Abstract:One-to-one matching is a crucial design in DETR-like object detection frameworks. It enables the DETR to perform end-to-end detection. However, it also faces challenges of lacking positive sample supervision and slow convergence speed. Several recent works proposed the one-to-many matching mechanism to accelerate training and boost detection performance. We revisit these methods and model them in a unified format of augmenting the object queries.
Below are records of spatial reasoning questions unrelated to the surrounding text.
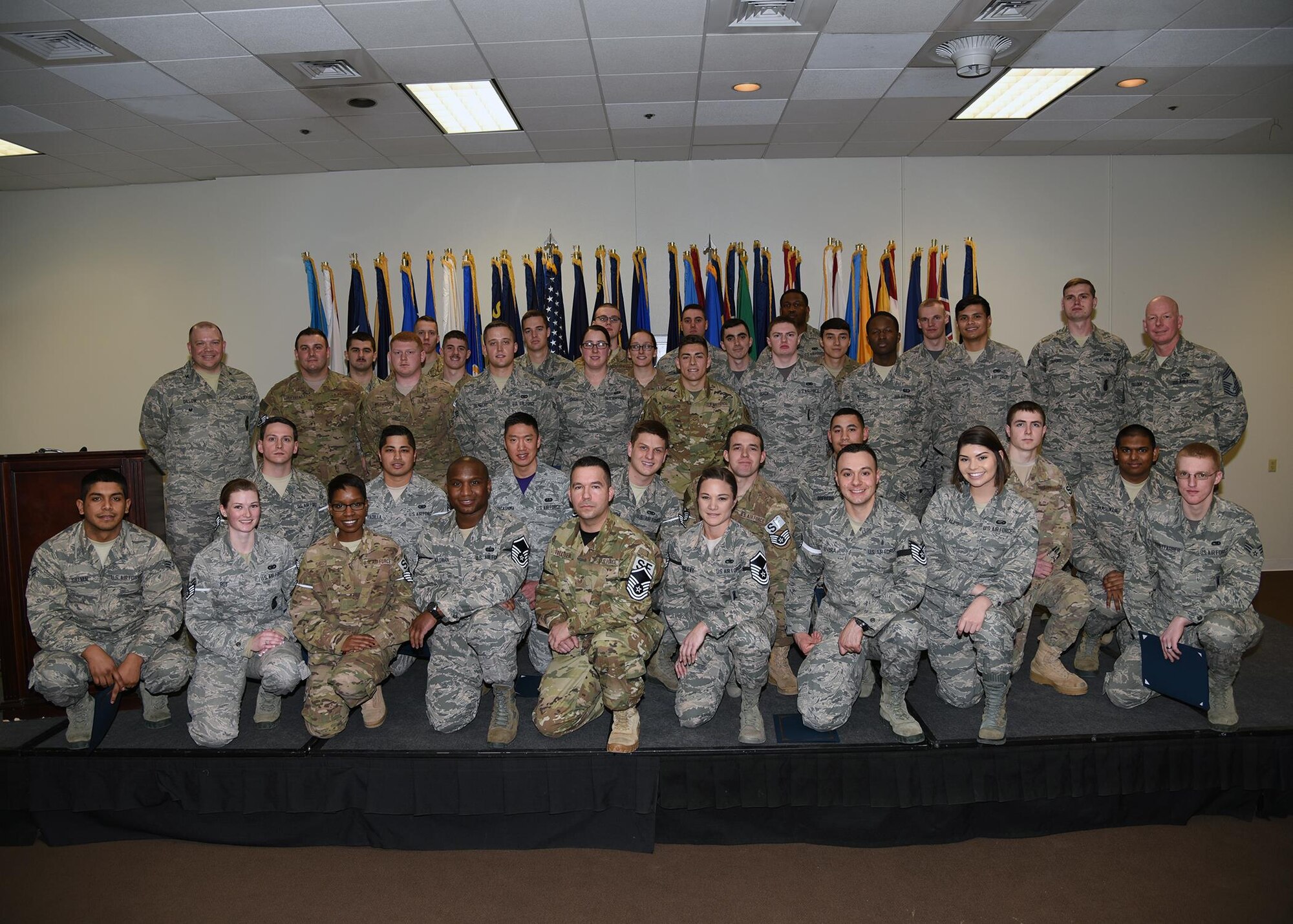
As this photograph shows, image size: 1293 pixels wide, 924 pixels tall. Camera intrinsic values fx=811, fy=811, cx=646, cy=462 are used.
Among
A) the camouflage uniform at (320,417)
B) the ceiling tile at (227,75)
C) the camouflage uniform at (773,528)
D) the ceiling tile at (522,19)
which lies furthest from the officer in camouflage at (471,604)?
the ceiling tile at (227,75)

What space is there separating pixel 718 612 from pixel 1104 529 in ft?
7.28

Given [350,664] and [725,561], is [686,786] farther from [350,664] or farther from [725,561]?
[350,664]

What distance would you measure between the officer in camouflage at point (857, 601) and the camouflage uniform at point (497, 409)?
2.04m

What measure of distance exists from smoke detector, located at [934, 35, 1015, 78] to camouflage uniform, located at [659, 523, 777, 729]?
10.9 ft

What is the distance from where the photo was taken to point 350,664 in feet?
11.6

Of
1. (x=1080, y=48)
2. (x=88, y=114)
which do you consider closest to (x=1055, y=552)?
(x=1080, y=48)

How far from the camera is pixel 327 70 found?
4984 millimetres

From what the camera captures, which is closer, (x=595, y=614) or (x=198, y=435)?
(x=595, y=614)

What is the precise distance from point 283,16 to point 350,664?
3.35 meters

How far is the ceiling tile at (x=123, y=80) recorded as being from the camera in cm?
491

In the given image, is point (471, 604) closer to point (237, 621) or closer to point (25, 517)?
point (237, 621)

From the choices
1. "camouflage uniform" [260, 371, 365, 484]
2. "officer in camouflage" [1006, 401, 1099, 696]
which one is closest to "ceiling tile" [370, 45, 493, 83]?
"camouflage uniform" [260, 371, 365, 484]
In this paper, we propose two methods that realize one-to-many matching from a different perspective of augmenting images or image features. The first method is One-to-many Matching via Data Augmentation (denoted as DataAug-DETR). It spatially transforms the images and includes multiple augmented versions of each image in the same training batch. Such a simple augmentation strategy already achieves one-to-many matching and surprisingly improves DETR's performance. The second method is One-to-many matching via Feature Augmentation (denoted as FeatAug-DETR). Unlike DataAug-DETR, it augments the image features instead of the original images and includes multiple augmented features in the same batch to realize one-to-many matching. FeatAug-DETR significantly accelerates DETR training and boosts detection performance while keeping the inference speed unchanged. We conduct extensive experiments to evaluate the effectiveness of the proposed approach on DETR variants, including DAB-DETR, Deformable-DETR, and H-Deformable-DETR. Without extra training data, FeatAug-DETR shortens the training convergence periods of Deformable-DETR to 24 epochs and achieves 58.3 AP on COCO val2017 set with Swin-L as the backbone.